#### SET TASK:
Put the items from the line with "How far is white" through the line with "58.1 inches", both ends included, into a numbered list, leaving out any blank lines.

#### PROVIDED DATA:
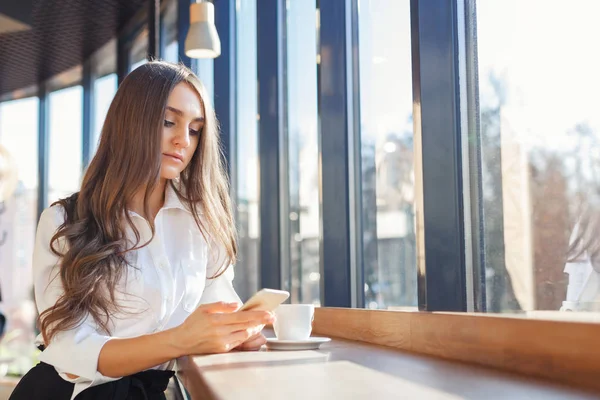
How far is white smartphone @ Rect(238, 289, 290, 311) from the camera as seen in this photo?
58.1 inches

* * *

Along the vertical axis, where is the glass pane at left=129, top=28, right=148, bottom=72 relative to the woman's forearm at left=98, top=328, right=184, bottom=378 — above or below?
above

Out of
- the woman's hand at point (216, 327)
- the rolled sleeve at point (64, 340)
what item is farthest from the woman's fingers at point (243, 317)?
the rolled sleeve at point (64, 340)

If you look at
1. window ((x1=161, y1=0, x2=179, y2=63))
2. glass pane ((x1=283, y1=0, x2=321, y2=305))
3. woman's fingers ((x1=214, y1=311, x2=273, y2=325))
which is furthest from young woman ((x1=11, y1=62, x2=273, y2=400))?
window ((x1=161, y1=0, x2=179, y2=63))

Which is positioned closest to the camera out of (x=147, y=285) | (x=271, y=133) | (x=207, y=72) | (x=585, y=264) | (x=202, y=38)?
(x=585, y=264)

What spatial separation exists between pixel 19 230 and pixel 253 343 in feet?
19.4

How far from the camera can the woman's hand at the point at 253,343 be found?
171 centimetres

#### THE ANSWER:
1. How far is white smartphone @ Rect(238, 289, 290, 311) from the camera as seen in this photo?
2. 58.1 inches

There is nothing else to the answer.